— START Extract provided —

Auto manufacturers try to capitalize on vehicle names. New model names tend to reflect the latest cultural interest. Because of this, a Kia commercial from the Super Bowl grabbed my attention. An SUV forded a river. Barely above water, the automobile hood brandishes the name Telluride.

I don’t know what football fans think of that name, but Aspenites know it as a ski resort, an outdoor community, a place for fun. Like Aspen’s, Telluride’s economic tendrils entwine with mining history. But the word itself grows from a little-known root.

For mining vocabulary, I turn to “A Dictionary of Mining, Mineral, and Related Terms” put out by the U.S. Department of The Interior in 1968, which defines tellurides as ores of the precious metals (chiefly gold) containing tellurium. Further, the reference notes that hessite, sylvanite, calaverite, petzite and nagyagite are tellurides of native silver and gold. Dear reader, are you still with me?

— END Extract provided —
— START Supplied material —

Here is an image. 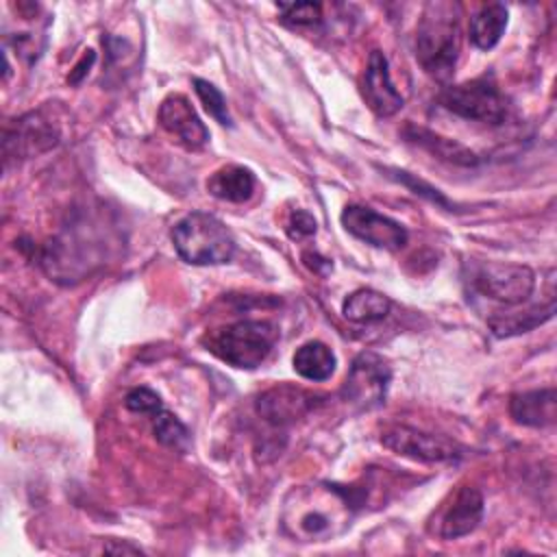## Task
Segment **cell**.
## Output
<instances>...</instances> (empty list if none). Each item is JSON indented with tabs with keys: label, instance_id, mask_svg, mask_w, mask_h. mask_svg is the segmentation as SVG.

— END Supplied material —

= Directions =
1/ Quote the passage on the name Telluride from "Auto manufacturers try" to "a little-known root.".
2/ In the passage on the name Telluride, how does the 1968 mining dictionary define tellurides?

= The answers =
1/
Auto manufacturers try to capitalize on vehicle names. New model names tend to reflect the latest cultural interest. Because of this, a Kia commercial from the Super Bowl grabbed my attention. An SUV forded a river. Barely above water, the automobile hood brandishes the name Telluride.

I don’t know what football fans think of that name, but Aspenites know it as a ski resort, an outdoor community, a place for fun. Like Aspen’s, Telluride’s economic tendrils entwine with mining history. But the word itself grows from a little-known root.

2/ It defines tellurides as ores of the precious metals (chiefly gold) that contain tellurium.